Exercise set:
1 – In the Blue Crush review below, which magazine article served as the basis for the film?
2 – Pick up the Blue Crush review right after its last sentence and keep writing it.

Culturebox

Blue Hawaii

Blue Crush is—don’t laugh—a pretty sharp depiction of Hawaii.

Kate Bosworth as a real surfer girl

Blue Crush is one piece of cinematic surf-sploitation that doesn’t skimp on the surf or the -sploitation. Its dramatic surf footage is matched only by director John Stockwell’s determination to pursue as much T and A as possible without depicting any actual T or A. But before Blue Crush sinks beneath the whitewash of the summer movie season, it’s worth noting that the film, which follows the exploits of women who ride the big swells of Oahu’s North Shore, is about more than cinematographer David Hennings’ determination to shove his camera into every pipe, tube, and curl in sight. In fact, Blue Crush is a sharp depiction—both in its details and its symbolism—of life in Hawaii.

Ever since the gods cracked Greg Brady’s head on a reef after he purloined a tiki doll, Hawaii has been portrayed as a place where real life, even when fraught with hardship, exists on an exotically rarified plane. To cite one particularly weird recent example, Disney’s animated film Lilo & Stitch concerns a young Hawaiian girl in a parentless household who mistakes a space alien for a pet dog. Even Susan Orlean, whose 1998 magazine article “The Maui Surfer Girls” served as the basis for Blue Crush, admitted how hard it was to see behind her subjects’ tropical sugar rush. “When I said a Hana girl could have a pure surfing adolescence,” she wrote, “I knew it was part daydream, because no matter how sweet the position of a beautiful, groovy Hawaiian teenager might be in the world of perceptions, the mean measures of the human world don’t ever go away.”

Information shown:
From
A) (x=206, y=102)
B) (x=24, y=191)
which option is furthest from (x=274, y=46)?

Exercise answers:
1 – Susan Orlean's 1998 article "The Maui Surfer Girls."

2 –
It’s not surprising that even as keen an observer as Orlean would have trouble seeing Hawaii for what it is: a state with almost twice the average household income of West Virginia, but about the same percentage of people living below the poverty line, and a cost of living almost 40 percent above the national average. This is the Hawaii that Blue Crush depicts. Instead of Orlean’s carefree subjects, the film’s screenplay, by Stockwell and Lizzy Weiss, features characters for whom life in Hawaii is a daily struggle. Anne Marie (Kate Bosworth) lives in a ramshackle house near the beautiful beach, with her two surfer girlfriends and her 12-year-old sister, who she’s raised since their mother fled to the mainland with a boyfriend. There’s a local term for this sort of arrangement: “ohana housing,” after the Hawaiian word for family and the Hawaiian practice of maintaining cohesion even when the immediate family is disrupted.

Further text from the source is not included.